Have multiple copies of the data inside multiple grains. 在多个谷物中有多个数据副本。 This is obviously not optimal. 这显然不是最佳的。
Use static fields to store the data and make the grain a stateless worker. 使用静态字段存储数据并使谷物成为无状态工作者。 This means every silo has its own copy of the data (which also helps with reducing network load), but there is no means of asking every silo to update its copy of the data (that I know of at least). 这意味着每个孤岛都有自己的数据副本（这也有助于减少网络负载），但是没有办法要求每个孤岛更新其数据副本（我至少知道）。

Suggestions? 建议？

2 个解决方案

Have you looked at something like the Smart cache pattern ? 您是否看过类似智能缓存模式的内容？

Perhaps using a Reentrant grain could help as well, this will allow method calls to interleave. 也许使用Reentrant grain也可以提供帮助，这将允许方法调用交错。

I found this issue on github asking for the same. 我在github上发现了这个问题。

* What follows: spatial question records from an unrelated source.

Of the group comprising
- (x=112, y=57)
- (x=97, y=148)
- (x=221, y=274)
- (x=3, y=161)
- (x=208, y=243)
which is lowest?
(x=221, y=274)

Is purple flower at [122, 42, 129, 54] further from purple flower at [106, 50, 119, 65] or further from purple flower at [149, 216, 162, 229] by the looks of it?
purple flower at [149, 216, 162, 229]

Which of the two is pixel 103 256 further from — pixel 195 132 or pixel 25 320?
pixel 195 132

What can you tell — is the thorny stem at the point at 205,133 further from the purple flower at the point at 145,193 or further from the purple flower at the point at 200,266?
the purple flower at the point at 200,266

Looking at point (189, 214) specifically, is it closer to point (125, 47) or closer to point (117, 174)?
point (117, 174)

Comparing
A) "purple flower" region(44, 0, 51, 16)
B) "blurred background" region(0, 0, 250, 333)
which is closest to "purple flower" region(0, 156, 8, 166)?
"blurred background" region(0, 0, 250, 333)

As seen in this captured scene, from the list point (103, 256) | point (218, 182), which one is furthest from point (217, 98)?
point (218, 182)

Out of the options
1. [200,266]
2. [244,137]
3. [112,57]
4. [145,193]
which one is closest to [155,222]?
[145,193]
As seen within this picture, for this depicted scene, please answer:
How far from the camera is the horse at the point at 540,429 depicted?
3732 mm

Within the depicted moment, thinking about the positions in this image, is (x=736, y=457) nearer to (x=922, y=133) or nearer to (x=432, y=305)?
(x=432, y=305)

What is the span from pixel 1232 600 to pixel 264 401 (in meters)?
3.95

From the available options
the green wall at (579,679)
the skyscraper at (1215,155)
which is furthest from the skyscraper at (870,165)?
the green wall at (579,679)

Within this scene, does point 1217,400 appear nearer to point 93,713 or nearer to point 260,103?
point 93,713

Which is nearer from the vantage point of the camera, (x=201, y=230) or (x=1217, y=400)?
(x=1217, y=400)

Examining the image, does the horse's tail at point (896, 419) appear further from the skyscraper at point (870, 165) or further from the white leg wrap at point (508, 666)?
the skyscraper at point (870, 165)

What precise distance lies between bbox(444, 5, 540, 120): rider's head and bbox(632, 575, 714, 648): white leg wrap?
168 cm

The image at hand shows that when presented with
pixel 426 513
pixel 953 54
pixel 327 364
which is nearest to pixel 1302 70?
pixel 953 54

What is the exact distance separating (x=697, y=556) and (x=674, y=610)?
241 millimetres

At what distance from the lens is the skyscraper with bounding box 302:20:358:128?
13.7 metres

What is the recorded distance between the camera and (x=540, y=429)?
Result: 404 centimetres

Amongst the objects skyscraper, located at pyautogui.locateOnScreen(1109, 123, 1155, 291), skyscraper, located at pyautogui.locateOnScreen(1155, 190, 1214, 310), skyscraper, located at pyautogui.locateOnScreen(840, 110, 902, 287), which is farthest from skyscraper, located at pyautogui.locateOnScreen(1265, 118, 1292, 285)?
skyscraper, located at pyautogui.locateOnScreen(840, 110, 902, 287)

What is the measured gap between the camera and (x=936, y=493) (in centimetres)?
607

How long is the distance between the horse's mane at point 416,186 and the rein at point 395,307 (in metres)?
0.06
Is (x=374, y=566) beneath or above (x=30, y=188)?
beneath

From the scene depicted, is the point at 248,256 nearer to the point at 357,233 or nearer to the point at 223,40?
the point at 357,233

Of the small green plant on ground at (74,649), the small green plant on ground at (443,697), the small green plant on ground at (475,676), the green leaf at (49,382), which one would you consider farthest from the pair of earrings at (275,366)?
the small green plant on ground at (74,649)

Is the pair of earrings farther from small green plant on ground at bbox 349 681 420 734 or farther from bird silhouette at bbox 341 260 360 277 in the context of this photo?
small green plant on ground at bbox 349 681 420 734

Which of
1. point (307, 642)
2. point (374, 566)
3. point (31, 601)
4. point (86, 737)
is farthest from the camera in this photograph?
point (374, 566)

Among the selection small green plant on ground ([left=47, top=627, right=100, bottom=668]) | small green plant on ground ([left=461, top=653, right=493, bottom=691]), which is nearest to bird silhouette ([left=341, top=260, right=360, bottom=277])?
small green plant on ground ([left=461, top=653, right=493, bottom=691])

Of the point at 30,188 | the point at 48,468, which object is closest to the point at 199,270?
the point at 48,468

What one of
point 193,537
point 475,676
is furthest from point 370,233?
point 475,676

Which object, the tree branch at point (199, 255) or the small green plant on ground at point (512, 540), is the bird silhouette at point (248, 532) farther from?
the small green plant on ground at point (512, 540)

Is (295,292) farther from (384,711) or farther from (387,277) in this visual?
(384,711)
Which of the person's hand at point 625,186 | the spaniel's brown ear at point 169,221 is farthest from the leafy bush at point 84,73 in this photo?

We found a solution that doesn't require timer-based updates over on GitHub . 我们在GitHub上找到了一个不需要基于计时器的更新的解决方案。 I'll detail the solution here: 我将详细解释这里的解决方案：

There is a master grain, responsible for reading data from the database. 有一个主谷物，负责从数据库中读取数据。 This grain also receives external UpdateConfig calls when the config changes. 当配置更改时，此粒度还会接收外部UpdateConfig调用。 The database is updated 'manually', so I don't care if it doesn't pick updates up automatically. 数据库是“手动”更新的，所以我不在乎它是不是自动选择更新。
There are stateless worker cache grains on every silo. 每个筒仓上都有无国籍的工人缓存谷物。 These grains store the data in static objects (to help with memory footprint) and use a reader-writer lock to manage access to the data. 这些粒子将数据存储在静态对象中（以帮助填充内存）并使用读写器锁来管理对数据的访问。 When the first one wakes up on a silo, it updates the data and the rest just use that data. 当第一个在筒仓上醒来时，它会更新数据，其余的只是使用该数据。 They also support an external UpdateConfig call which will in turn ask the master grain for new data. 它们还支持外部UpdateConfig调用，该调用将依次向主粒子请求新数据。
There is a bootstrap provider which does two things. 有一个引导程序提供程序，它做两件事。 First, it wakes the master grain up at init time so data is available before it is needed and thus we can avoid lazy init hiccups. 首先，它在初始化时唤醒主粒度，因此数据在需要之前可用，因此我们可以避免延迟初始化打嗝。 Second, the provider also supports a control command (see here for an example of controllable providers). 其次，提供程序还支持控制命令（有关可控提供程序的示例，请参见此处）。 Upon receiving this command, it will ask the first available cache grain (guaranteed to be local) to update the static objects. 收到此命令后，它将询问第一个可用的缓存粒度（保证是本地的）以更新静态对象。 This way, data is updated within each silo. 这样，数据就会在每个孤岛中更新。 The master grain simply sends this control command whenever it updates its data. 主粒度只是在更新其数据时发送此控制命令。